Note that unitary operators preserve the inner product: given a unitary operator U and two kets |a\rangle and |b\rangle, and defining |a'\rangle=U|a\rangle and |b'\rangle=U|b\rangle, we have that
\begin{gathered}
\langle a'|=\langle a|U^\dagger
\\\langle b'|=\langle b|U^\dagger
\\\langle a'|b'\rangle=\langle a|U^\dagger U|b\rangle=\langle a|\mathbf{1}|b\rangle=\langle a|b\rangle.
\end{gathered}
Preserving the inner product implies preserving the norm induced by this product, i.e. unit state vectors are mapped to unit state vectors, i.e. unitary operations are the isometries of the Euclidean norm.

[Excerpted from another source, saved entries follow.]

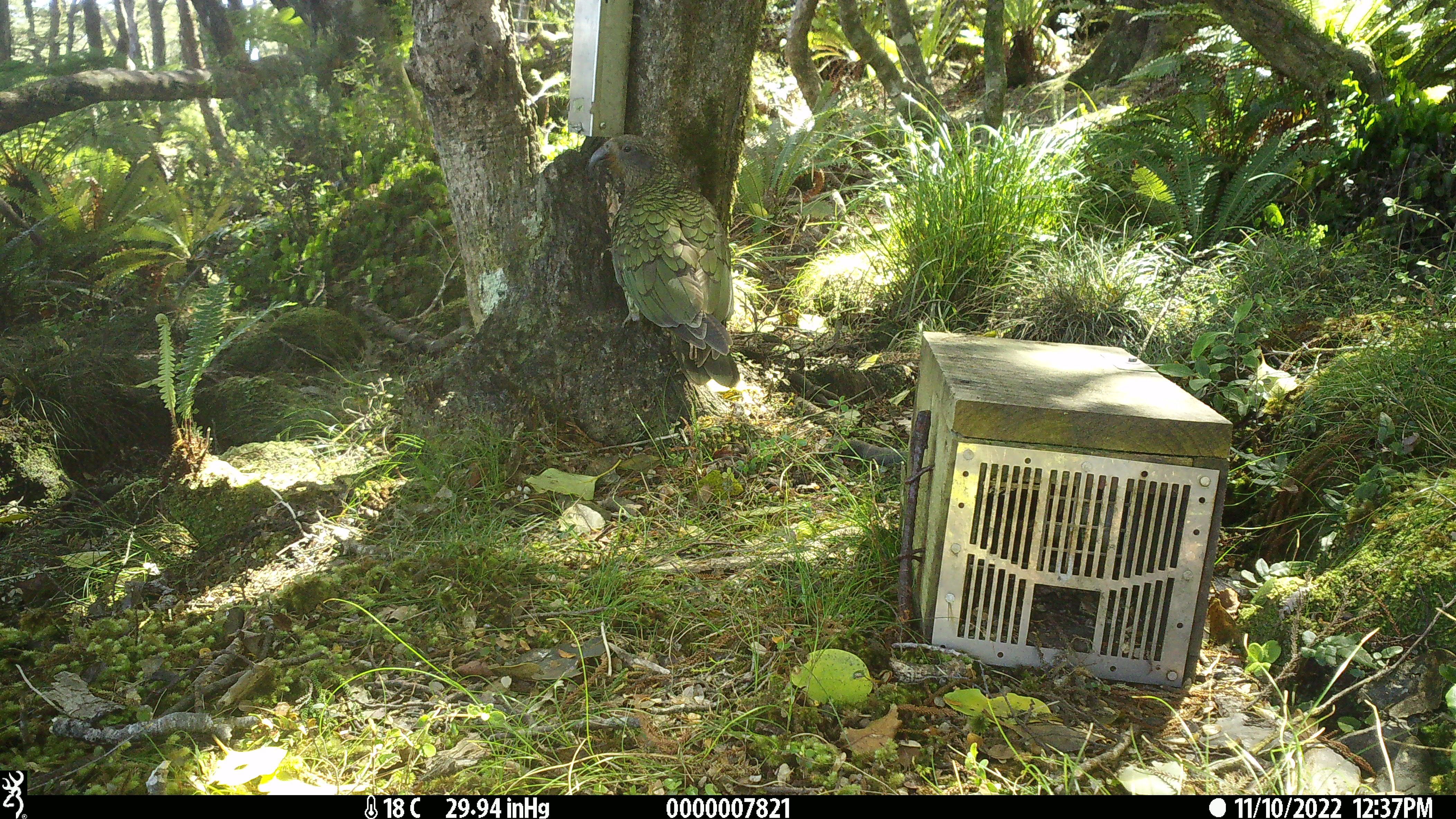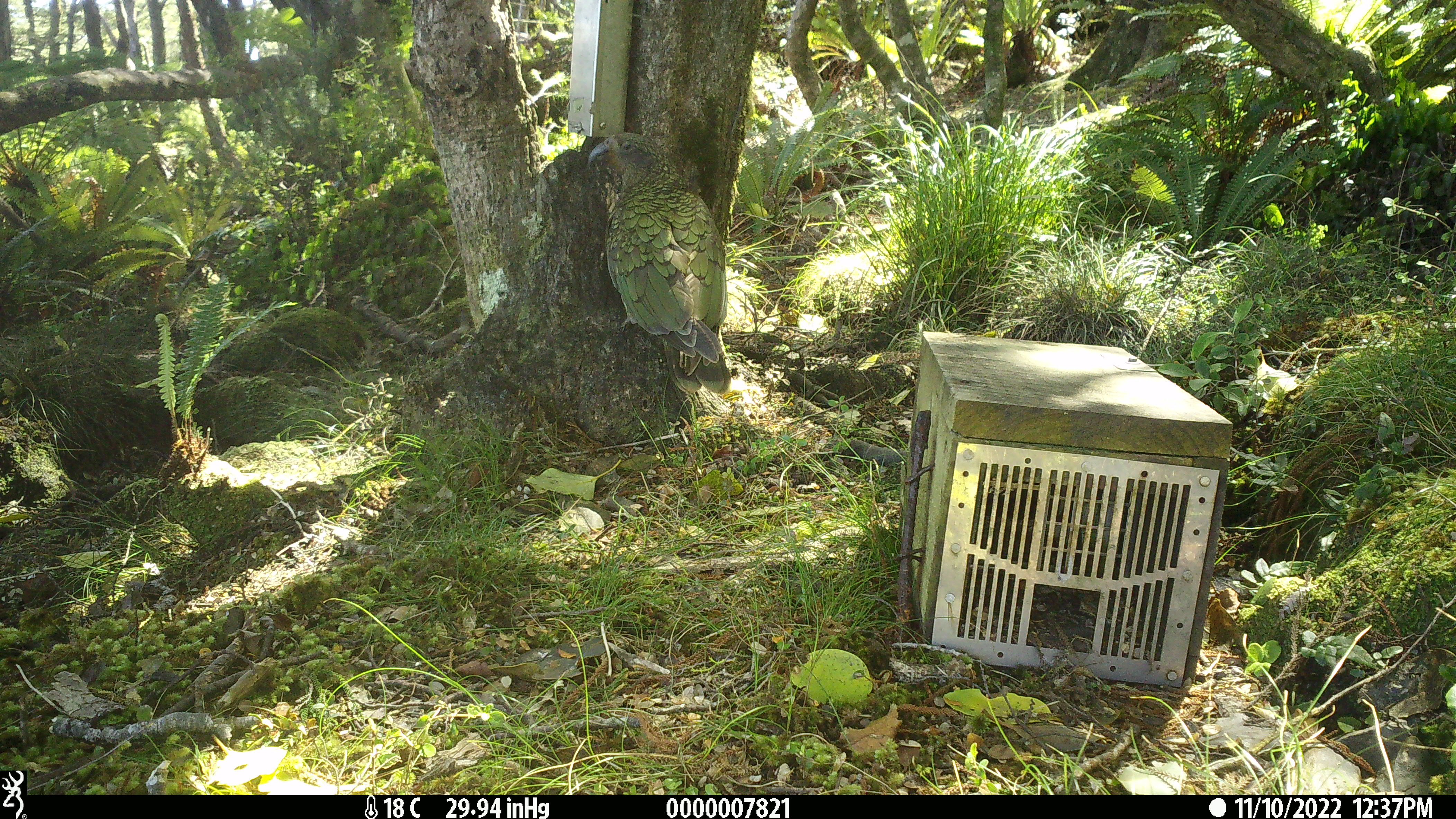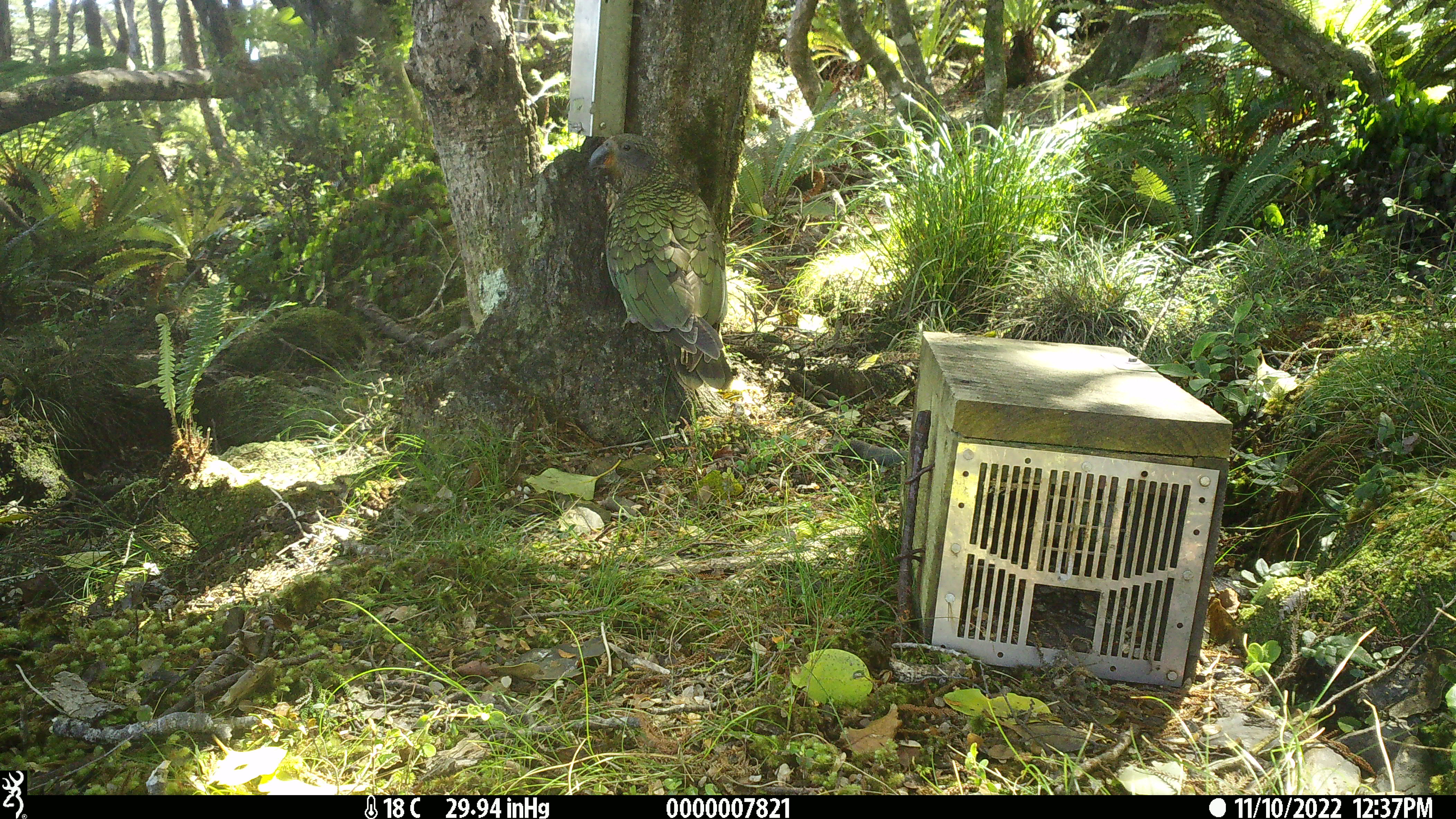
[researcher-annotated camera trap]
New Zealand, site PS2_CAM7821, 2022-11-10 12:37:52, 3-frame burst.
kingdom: Animalia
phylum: Chordata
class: Aves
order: Psittaciformes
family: Strigopidae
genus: Nestor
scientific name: Nestor notabilis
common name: kea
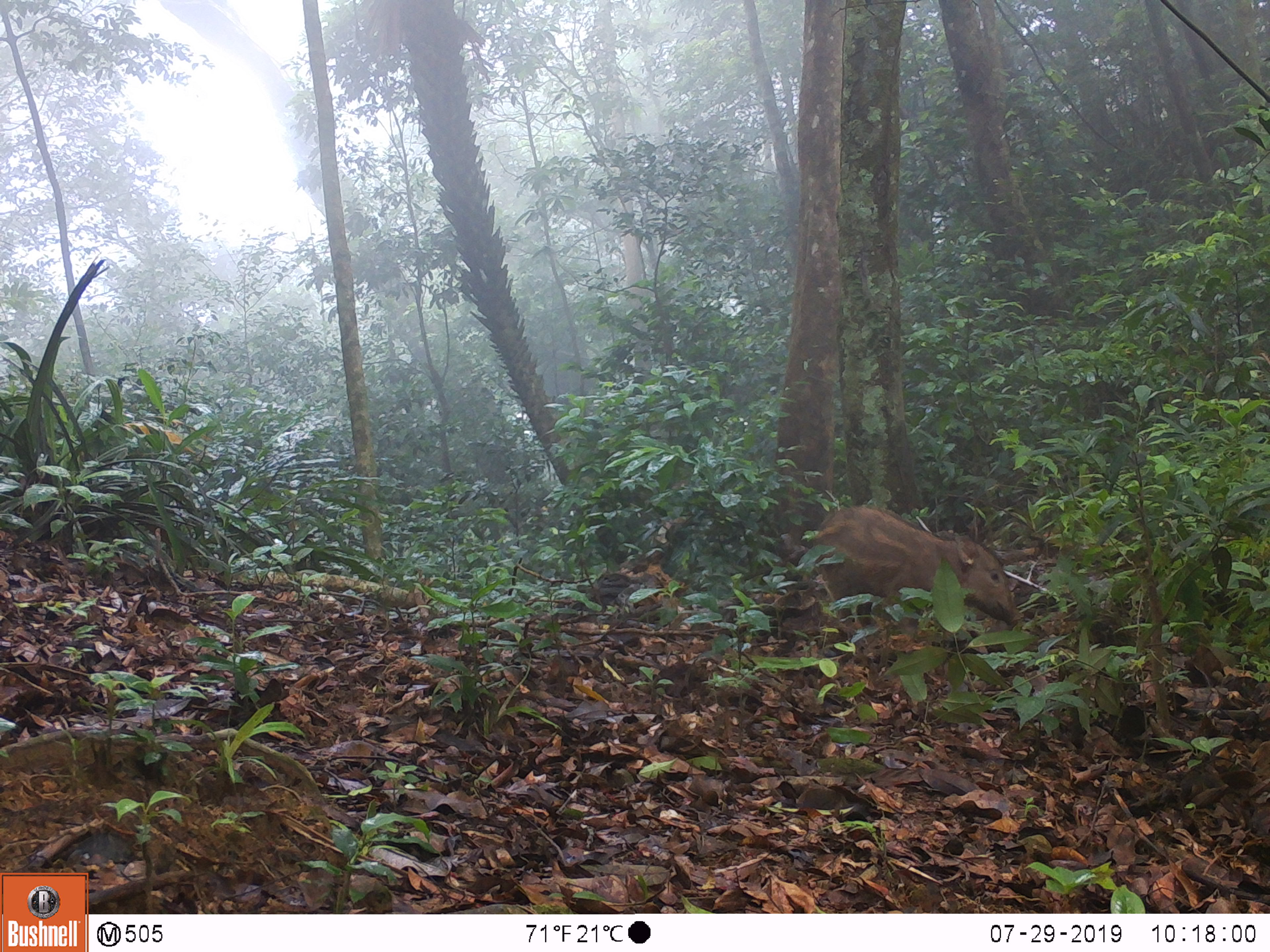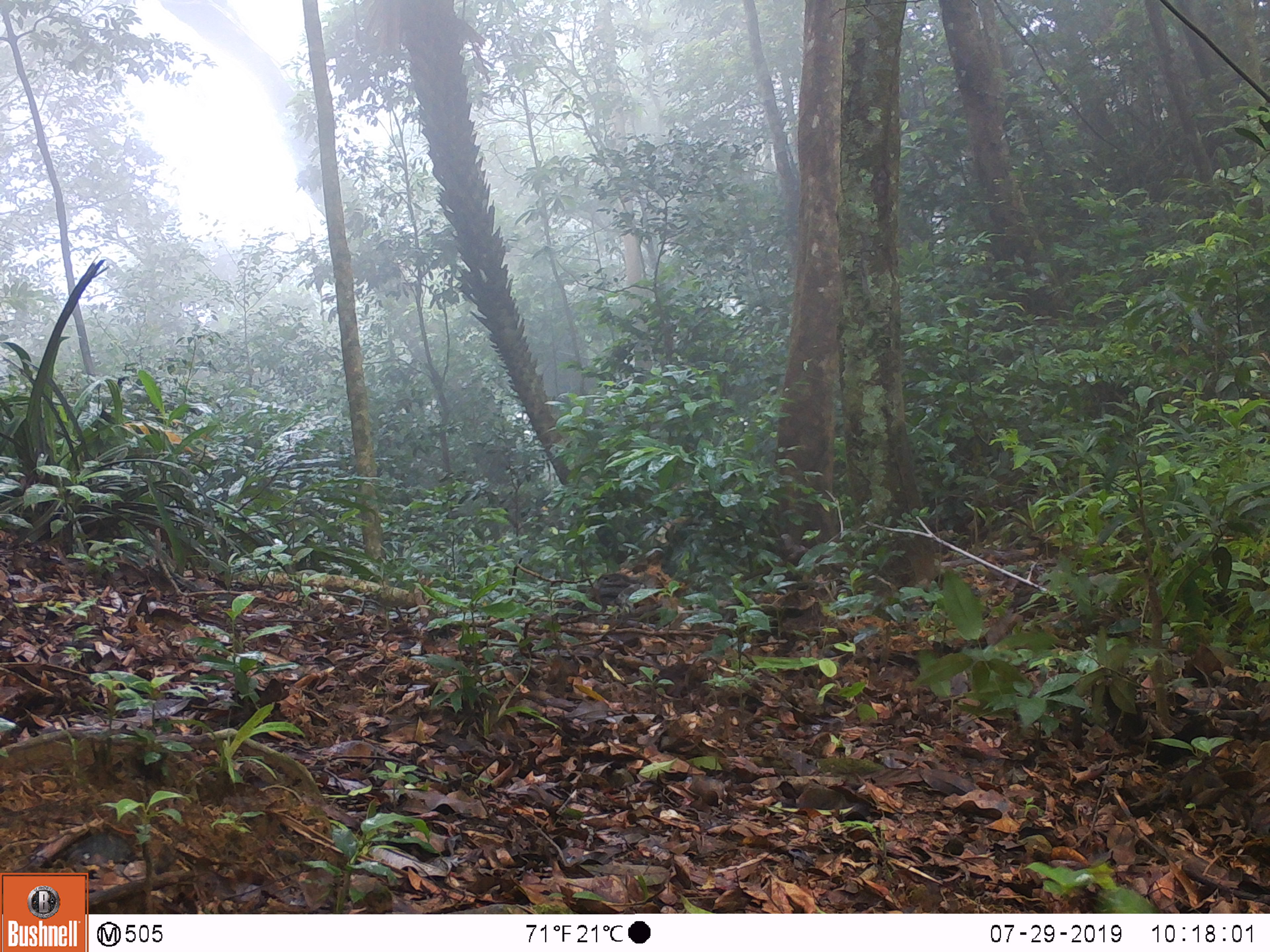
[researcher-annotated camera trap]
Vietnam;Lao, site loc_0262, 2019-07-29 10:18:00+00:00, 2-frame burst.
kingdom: Animalia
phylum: Chordata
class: Mammalia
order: Artiodactyla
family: Suidae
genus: Sus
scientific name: Sus scrofa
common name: eurasian wild pig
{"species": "eurasian wild pig (Sus scrofa)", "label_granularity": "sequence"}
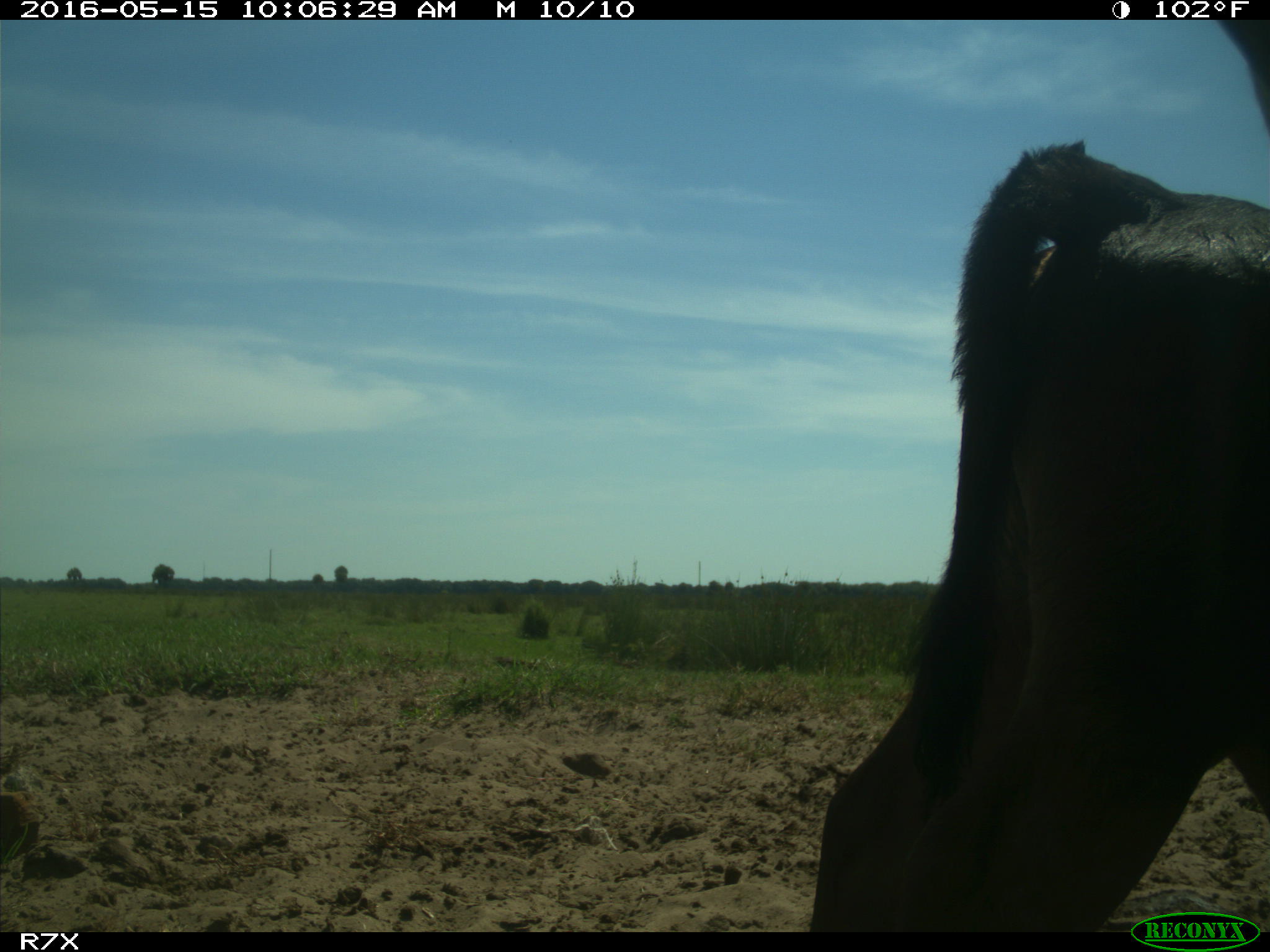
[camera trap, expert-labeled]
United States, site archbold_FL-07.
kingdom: Animalia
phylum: Chordata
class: Mammalia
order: Artiodactyla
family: Bovidae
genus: Bos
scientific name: Bos taurus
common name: domestic cow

This whole package of stuff and properties and structure (i.e. finite dimensional Hilbert spaces with linear maps and the dagger) bundles up into an abstract framework called a dagger compact category.
We will not delve into the vast world of category theory in this book, and to reach an understanding of all the ingredients that go into the one single definition of dagger compact categories would take more than a single chapter.
But it’s a good idea to be aware that there are researchers in quantum information science who work entirely from this approach, known as categorical quantum mechanics.
One particular method within this approach is the use of string diagrams, which allow for the use of so-called diagrammatic reasoning, with the ZX-calculus being a particularly successful example.
For an introduction to string diagrams of this flavour, it’s maybe a good idea to start with understanding how they can express the linear algebra that you already know.
For example, Pawel Sobocinski’s “Graphical Linear Algebra” aims to teach linear algebra entirely through the introduction of string diagrams.